# Passage:
Rule 23(a)(1) states that the class must be "so numerous that joinder of all members is impracticable." Fed. R. Civ. P. 23(a)(1). "While there is no fixed numerosity rule, 'generally less than twenty-one is inadequate, more than forty adequate, with numbers between varying according to other factors." Cox v. American Cast Iron Pipe, Co., 784 F.2d 1546, 1553 (11th Cir. 1986) (citing 3B Moore's Federal Practice ¶23.05[1] at n.7 (1978)). Courts are given discretion to make assumptions regarding numerosity, but a plaintiff still is required to show some evidence of or reasonably estimate the number of class members beyond mere speculation and unsupported conclusions. Fuller v. Becker & Polliakoff, P.A., 197 F.R.D. 697, 699 (M.D. Fla. 2000); Kubiak, 2014 WL 2625181 at * 12. "Factors to be considered are the geographic dispersion of the class members, judicial economy, and the ease of identifying the members of the class and their addresses." Kubiak, 2014 WL 2625181 at *12.

Here, the parties assert that the Settlement Class is comprised of sixty-five individuals who worked as servers or bartenders at the Lazy Flamingo restaurant during the relevant time period. Doc. 63 at 17. The parties compiled this list of all servers and bartenders who were employed at the Lazy Flamingo 2 from November 26, 2008 to October 31, 2014 from the company's corporate records. Id. Additionally, the company's corporate records were used to determine the last known addresses for each of the Settlement Class members. Id. at 17 n.10. The parties state that it would be impracticable to join all of the sixty-five class members, and it would conserve judicial resources if the class is certified. Id. at 18. Moreover, the parties state that "13.8 percent of the members of the Settlement Class are located outside of the Middle District of Florida increasing the impracticability of joinder of all 65 individuals." Id. Thus, the parties contend that the numerosity requirement is met. The Court agrees.

Previously, the parties failed to meet the numerosity requirement because their assertion only was supported by the Declaration of Attorney Sam J. Smith. Doc. 44 at 6. Judge Chappell stated that Attorney Smith's declaration was unsupported by any evidence. Id. She also noted that Plaintiff made no mention of the potential class members' geographic information. Id. Presently, however, the parties have based their estimates on more than just a declaration. Doc. 63 at 17 n.10. The parties used the company's corporate records to ascertain the number of potential class members. Id. Additionally, the parties note that 13.8 percent of the Settlement Class is located outside of the Middle District of Florida. Id. at 18. Accordingly, the Court finds that the parties have cured the defects of their prior request for Rule 23 certification and have sufficiently established the numerosity requirement.

Next, the Court will address the commonality requirement of Rule 23(a). Commonality requires that there be questions of fact or law common to the class. Fed. R. Civ. P. 23(a)(2); Kubiak, 2014 WL 2625181 at *13. "The commonality requirement is also satisfied where plaintiffs allege common or standardized conduct by the defendant directed toward members of the proposed class." Elkins, 1998 WL 133741, at *13. The primary issue when determining if commonality exists is whether at least one issue exists that affects all or a significant number of the proposed class members. Id.

# Provided data:

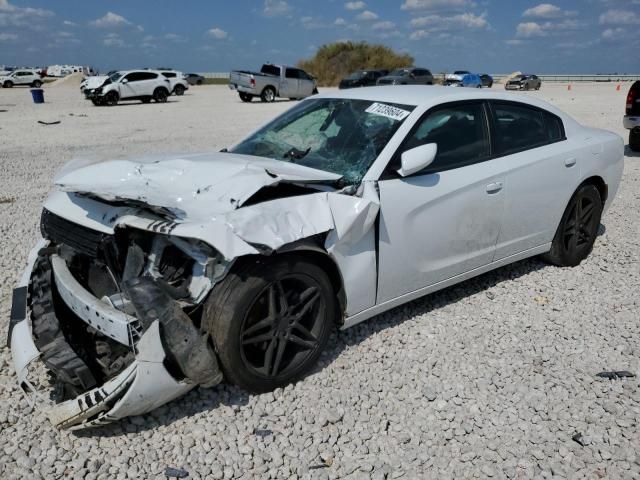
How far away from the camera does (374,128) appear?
3.49m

# Tasks and exercises:
1. Repeat the Rule 23 passage from "Next, the Court" to "proposed class members. Id.".
2. According to the Rule 23 passage, what percentage of the Settlement Class is located outside the Middle District of Florida?
3. Carry the Rule 23 passage forward from its final sentence.
The material stands apart from the Rule 23 passage and is unrelated to it.

# Responses in order:
1.
Next, the Court will address the commonality requirement of Rule 23(a). Commonality requires that there be questions of fact or law common to the class. Fed. R. Civ. P. 23(a)(2); Kubiak, 2014 WL 2625181 at *13. "The commonality requirement is also satisfied where plaintiffs allege common or standardized conduct by the defendant directed toward members of the proposed class." Elkins, 1998 WL 133741, at *13. The primary issue when determining if commonality exists is whether at least one issue exists that affects all or a significant number of the proposed class members. Id.

2. 13.8 percent.

3.
In Kubiak, counts IV and V of the plaintiffs' complaint alleged that all of the members of the class participated involuntarily in the tip pool. 2014 WL 2625181 at *14. The court stated that "[b]ecause a tipped employee may voluntarily choose to share tips with an otherwise ineligible employee so long as that tip-sharing is done without coercion by the employer," the plaintiffs' claims were contingent upon whether the class members voluntarily participated in the tip pool. Id. (citing Roussell v. Brinker Intern. Inc., 441 F. App'x 222, 230 (5th Cir. 2011); Kilgore v. Outback Steakhouse of Florida, Inc., 160 F.3d 294, 303 (6th Cir. 1998)). In Kubiak, there was conflicting evidence submitted regarding whether the servers believed they were required or coerced to participate in the tip pool. 2014 WL 2625181 at *14. The plaintiffs submitted evidence that twelve servers believed they were required or coerced to participate in the tip pool, while the defendants submitted affidavits of fifty-five current or former servers who uniformly stated that participation in the tip pool was voluntary. Id. Thus, the court found that the commonality requirement fell apart because the plaintiffs failed to establish common or standardized conduct on the part of the defendants. Id. Therefore, the court denied the plaintiffs' request for class certification. Id.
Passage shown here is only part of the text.